Is 940nm better than 850nm?

Comparing 940nm and 850nm Wavelengths in Infrared Applications

When looking at the infrared spectrum, the 940nm and 850nm wavelengths are commonly used for a variety of applications. The choice between the two wavelengths depends on specific use cases and requirements. Here we will discuss some of the key differences and considerations for choosing between 940nm and 850nm infrared light.

Visibility

850nm: This wavelength is closer to the visible spectrum and can produce a faint red glow when used in infrared LED applications. This may be undesirable in situations where stealth or unobtrusiveness is required.

940nm: The 940nm wavelength is less visible to the human eye, making it a better option for covert operations where the light should remain undetected, such as wildlife observation or security applications.

Penetration and Range

850nm: Generally provides better penetration and range for the same amount of power compared to 940nm. This makes it a popular choice for surveillance cameras and night-vision equipment where distance viewing is important.

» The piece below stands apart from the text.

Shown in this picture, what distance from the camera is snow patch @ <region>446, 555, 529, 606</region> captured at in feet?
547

940nm: While offering increased stealth, the 940nm wavelength tends to have a shorter range and less penetration ability due the higher absorption rates in the atmosphere and certain materials.

Sensor Sensitivity

Many cameras and sensors that are sensitive to infrared light are more responsive to the 850nm wavelength. This increased sensitivity can lead to better performance in low-light conditions and improved overall efficiency of the system.

Biological Effects

There is also a difference in biological impact, particularly concerning eye safety. Prolonged exposure to 850nm light can cause more damage to the human eye than 940nm, which is considered safer because it is further away from the visible spectrum and less likely to cause photochemical damage.

Applications

The choice between 850nm and 940nm will typically be dictated by the application:

• For covert surveillance, wildlife monitoring, or applications where visibility of the IR light source is an issue, 940nm would likely be the more appropriate choice.
• For applications requiring higher range and better sensor responsiveness, such as night-vision devices or active IR systems needing superior penetration, 850nm would be more suitable.

Ultimately, whether 940nm is 'better' than 850nm cannot be answered definitively, as 'better' is contingent upon the requirements of the specific application. Each wavelength has its own advantages and trade-offs, and the ideal choice will depend on a careful balance of factors including visibility, range, sensor compatibility, and safety concerns.